Interpretive Summary: The high-speed inspection to ensure the safe and quality production of poultry during post-harvest processing has become an important issue, as the public is demanding assurance of better and safer food. Machine vision techniques are useful for the agricultural and food industries, particularly in grading and inspection. A machine vision is the technology that provides automated production processes with vision capabilities, which is particularly useful when the majority of inspection tasks are highly repetitive and extremely boring, and their effectiveness depends on the efficiency of the human inspectors. The development of accurate and reliable instruments for on-line detection of unwholesome carcasses such as cadaver, septicemic, bruised, tumorous, airsacculitic, and ascetic is essential to improve the poultry quality inspection.

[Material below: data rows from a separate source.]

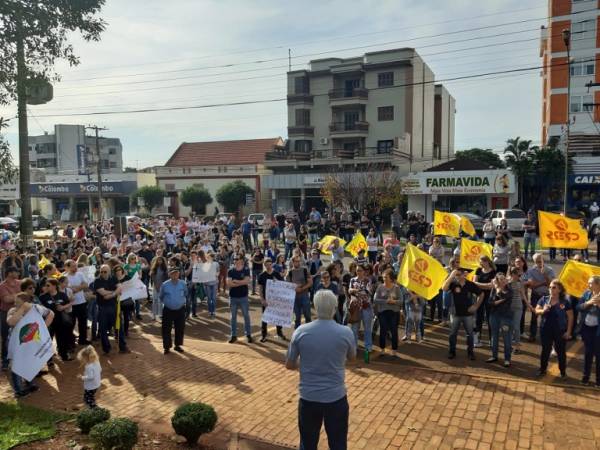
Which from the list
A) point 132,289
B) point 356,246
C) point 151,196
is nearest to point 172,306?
point 132,289

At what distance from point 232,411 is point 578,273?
688 cm

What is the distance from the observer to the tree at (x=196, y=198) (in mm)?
55969

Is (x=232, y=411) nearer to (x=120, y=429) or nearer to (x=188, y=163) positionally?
(x=120, y=429)

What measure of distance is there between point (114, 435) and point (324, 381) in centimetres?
272

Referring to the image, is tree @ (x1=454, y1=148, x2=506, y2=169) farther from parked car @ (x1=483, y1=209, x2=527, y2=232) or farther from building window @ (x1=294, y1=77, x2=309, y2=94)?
parked car @ (x1=483, y1=209, x2=527, y2=232)

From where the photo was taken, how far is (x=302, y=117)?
5828cm

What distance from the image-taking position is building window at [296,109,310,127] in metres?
58.2

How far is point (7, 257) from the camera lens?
13836 mm

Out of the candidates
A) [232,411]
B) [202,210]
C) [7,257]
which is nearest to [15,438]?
[232,411]

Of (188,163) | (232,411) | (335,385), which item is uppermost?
(188,163)

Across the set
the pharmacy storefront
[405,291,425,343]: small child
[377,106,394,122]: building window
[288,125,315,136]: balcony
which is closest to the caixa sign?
[288,125,315,136]: balcony

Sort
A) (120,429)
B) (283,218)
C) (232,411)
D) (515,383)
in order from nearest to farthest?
1. (120,429)
2. (232,411)
3. (515,383)
4. (283,218)

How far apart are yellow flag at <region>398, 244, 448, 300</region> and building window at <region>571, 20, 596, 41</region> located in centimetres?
4699

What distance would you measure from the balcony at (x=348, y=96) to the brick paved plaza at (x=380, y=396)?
153 feet
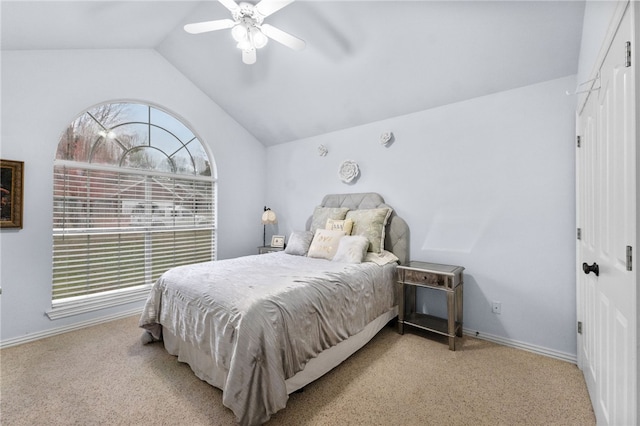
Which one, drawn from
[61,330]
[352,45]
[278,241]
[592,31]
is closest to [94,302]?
[61,330]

Technical Abstract: A machine vision is feasible for grading poultry production as well as for identifying parts of poultry carcasses at the processing line. Several different machine vision systems including color, multi-, and hyper-spectral imaging, have been developed and tested for poultry quality and safety inspection. For high-speed quality and safety inspection, machine vision is a solution; however, it requires advanced sensing capabilities for the complexity of poultry carcasses. A multispectral imaging system is able to identify normal, bruised, tumorous, and skin-torn carcasses. Along with selective image processing and analysis software, a multispectral imaging system can be effectively implemented for real-time, online poultry processing. A hyperspectral imaging is also an extremely useful tool to analyze thoroughly the spectra of the surface of poultry carcasses. A hyperspectral imaging system with image processing algorithms could be effectively used for the detection of contaminants on the surface of broiler carcasses.